CHALLENGE 1: List every word or phrase that the Chinatown piece sets off in single quotation marks, in the order they appear.
CHALLENGE 2: Carry on writing the Chinatown piece, picking up after its final sentence.

DOCUMENT PASSAGE:
Monday, November 21, 2016


244. RICE 
(chinatown 2)
Trying to get this piece
going, on about Chinatown,
is like the Wright Brothers
first learning to fly. When
they began telling people
of their plans, it was,'Right,
brothers.' Then, only later
it was, 'Awright! Brothers!'
Chinatown was an allied
yet completely separate
fiefdom of New York City.
If you got there, you got
there, and the burden was
on you. It's much the same
today, but law enforcement
has, by comparison, gone
lock-down tight-crazy. What
once was anarchic, is not
now so much. (Red Hook,
Brooklyn was much the
same). Chinatown was
leftover streets, extra
spaces, voids with
mysterious passageways
and alleys down which
people disappeared. I
never knew where.
Funny extra story here;
much later, one year,
about 1985, I brought
my son and a friend of
his there. They'd wanted
to buy fireworks, cash
deals, off the streets,
where sellers lurked.
They had like forty
dollars with them,
and engaged a seller
in front of a building.
He led them, they
said, around a bend
and into a narrow
passage, to meet
another party for
'the deal.' They came
back ten minutes later,
with nothing. 'We
got mugged. He pulled
a knife, took our money,
and ran off.' They each
were crestfallen and
ashen. 'Chalk it up,
fellas, chalk it up.'
That's what I told
them as we slowly
left the scene.
I left off the previous
chapter with a trip to
the men's room, for
'draining the dragon'
in my friend's parlance.
In order to reach the
restrooms in this, oh
quite typical, restaurant
of Chinatown, one 
first had to wend one's
way through clustered
diners, and waiters. 
The waiters in a 
Chinese restaurant  -  
of the urban, 
Chinatown sort  -
are unique in their 
ways. They gather,
against walls, when
not busy, just 
watching. They 
seldom write things 
down until the very
end, when they have
perfect memory of
all that they've 
brought you, how 
many dishes, etc.
It's all precise, and
it gets amazing. There
was one place, called
'The Mayflower Tea 
House,' which was the
perfect exemplification
of this  - the same five 
guys, at all times, with
a perfect aggregate 
memory of even your 
last orders there. It was
quite possible there to
just say 'again,' and be
delivered exactly of what
you'd had on your last
visit. Within bounds, 
I guess  -  though 
maybe not.

(Scene-based reasoning records)

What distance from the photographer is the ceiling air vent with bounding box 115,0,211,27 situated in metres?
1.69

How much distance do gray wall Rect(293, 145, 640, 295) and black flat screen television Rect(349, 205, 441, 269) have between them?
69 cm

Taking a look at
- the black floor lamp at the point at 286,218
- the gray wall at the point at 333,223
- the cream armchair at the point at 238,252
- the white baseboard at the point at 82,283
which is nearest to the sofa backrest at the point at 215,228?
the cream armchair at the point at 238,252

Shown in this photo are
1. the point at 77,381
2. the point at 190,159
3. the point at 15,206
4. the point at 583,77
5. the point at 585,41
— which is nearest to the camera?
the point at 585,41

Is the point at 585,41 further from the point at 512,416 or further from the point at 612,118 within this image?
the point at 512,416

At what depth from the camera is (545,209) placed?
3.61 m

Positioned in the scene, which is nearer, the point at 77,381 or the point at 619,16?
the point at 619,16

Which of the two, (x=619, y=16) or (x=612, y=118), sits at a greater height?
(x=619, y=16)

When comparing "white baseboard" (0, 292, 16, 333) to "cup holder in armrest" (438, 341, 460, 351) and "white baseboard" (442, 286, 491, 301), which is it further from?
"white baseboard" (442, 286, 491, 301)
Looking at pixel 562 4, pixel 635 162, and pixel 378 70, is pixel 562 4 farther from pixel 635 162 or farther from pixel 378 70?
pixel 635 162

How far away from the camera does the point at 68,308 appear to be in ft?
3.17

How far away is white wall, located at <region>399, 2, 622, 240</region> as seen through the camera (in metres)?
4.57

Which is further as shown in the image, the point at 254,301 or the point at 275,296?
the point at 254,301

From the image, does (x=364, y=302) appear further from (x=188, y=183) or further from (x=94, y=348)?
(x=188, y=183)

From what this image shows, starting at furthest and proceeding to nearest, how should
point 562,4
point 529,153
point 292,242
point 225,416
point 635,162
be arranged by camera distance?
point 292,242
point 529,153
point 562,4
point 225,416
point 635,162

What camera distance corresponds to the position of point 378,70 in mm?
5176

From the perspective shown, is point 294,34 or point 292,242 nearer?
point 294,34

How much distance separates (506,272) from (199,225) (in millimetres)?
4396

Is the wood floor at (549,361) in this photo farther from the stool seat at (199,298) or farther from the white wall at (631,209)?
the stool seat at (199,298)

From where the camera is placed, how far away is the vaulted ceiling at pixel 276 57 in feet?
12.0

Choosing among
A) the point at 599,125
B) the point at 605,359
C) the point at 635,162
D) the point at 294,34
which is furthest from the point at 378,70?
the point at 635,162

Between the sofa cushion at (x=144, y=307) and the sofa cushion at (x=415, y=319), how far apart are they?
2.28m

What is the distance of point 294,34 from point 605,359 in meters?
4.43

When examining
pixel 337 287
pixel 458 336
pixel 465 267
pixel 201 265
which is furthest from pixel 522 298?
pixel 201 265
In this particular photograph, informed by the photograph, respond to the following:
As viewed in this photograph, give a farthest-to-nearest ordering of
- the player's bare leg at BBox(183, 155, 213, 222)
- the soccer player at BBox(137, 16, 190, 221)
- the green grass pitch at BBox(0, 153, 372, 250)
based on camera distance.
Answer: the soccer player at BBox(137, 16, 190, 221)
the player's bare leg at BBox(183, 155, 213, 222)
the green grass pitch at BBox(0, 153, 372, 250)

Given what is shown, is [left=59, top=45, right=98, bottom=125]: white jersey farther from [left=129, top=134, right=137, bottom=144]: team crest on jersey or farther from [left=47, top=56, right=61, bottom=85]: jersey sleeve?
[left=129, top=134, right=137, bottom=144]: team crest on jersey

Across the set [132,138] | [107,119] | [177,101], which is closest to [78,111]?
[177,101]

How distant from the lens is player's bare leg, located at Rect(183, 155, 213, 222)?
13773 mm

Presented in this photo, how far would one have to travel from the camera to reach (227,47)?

RESULT 1:
'Right, brothers.'
'Awright! Brothers!'
'the deal.'
'We got mugged. He pulled a knife, took our money, and ran off.'
'Chalk it up, fellas, chalk it up.'
'draining the dragon'
'The Mayflower Tea House,'
'again,'

RESULT 2:
These guys would 
seem preoccupied -   
with something. I 
cannot believe they 
would just have been
vacant. Each an 
abacus of mental 
precision, maybe,
in their heads, 
they watched as
you ate  -  it wasn't
just weird. Every 
so often you'd 
catch one watching. 
Then they'd go 
away. Then they'd 
come back. New 
patrons entering, 
they'd get a 
and finger motion, 
quickly, 'Three! 
Over here.' You
had to be sharp  -  
it all moved, 
quickly and
efficiently too.
Well, getting back 
to the rest-room. 
It was down a quite
steep stairway, steep
enough to have posted 
warnings, for women in
heels, for instance. It
was steep, yes, sometimes 
dark, often wet too, and
consisted of about 40 
stairs  -  I mean right
down to the deep. Two
tiny rooms, both basically
filthy and unkempt, and
poorly marked. Around
each were other, steamy,
doorways to whatever
other warren-like dens
of kitchen, cooking,
waste, and retrieval
by whatever means 
that happened. Pots, 
pans, baskets, bushels,
any of those things in
any array, littered the
area  -  along with, 
often, eggshells, the
head-tops of bok-choy, 
the litters of peas and 
greens, and then the 
obilgatory 50 lb. 
sacks of rice. Chinese,
unbleached, white 
rice. Unlike any of
today's million 
varieties of it, this
was soft, sticky,
Chinese white rice,
when cooked and
ladled out. Enough
to smother the world.
It was once said that
the rice was the reason
Chinese men were 
impotent by age 50;
they ate way too 
much of that. I 
always figured 
that bad idea was 
dreamed up by some
chubby, pimply
American guy 
chowing down 
on his fourth
Snickers bar 
for lunch. Talk
about impotent.
Chinatown had over 
it, on those cold, 
Winter nights, a 
cloud of real
as if you were 
sure to end up
far-off somewhere  
-  one of those 
cliched  'I've 
been Shanghai'd'
deals, (like I saw 
once on a 'Bonanza' 
TV episode; no joke).
Guys being hustled 
down alleys and 
onto wooden ramps 
leading to the river, 
and right into the 
working maw of
some well-strung
Trader-Joe steamer.
From certain corners,
one could smell and
hear the harbor  -  the
East River, not really
that far off. Piles of
freshly-caught fish,
recently deceased
and laid out on ice, 
were the front 
porches of each
fishmonger's cart
along the way. All
the pinks and strange
purples of 50 types 
of fish, just waiting
for fresh purchase.
Surprise. Anguish.
I felt it all.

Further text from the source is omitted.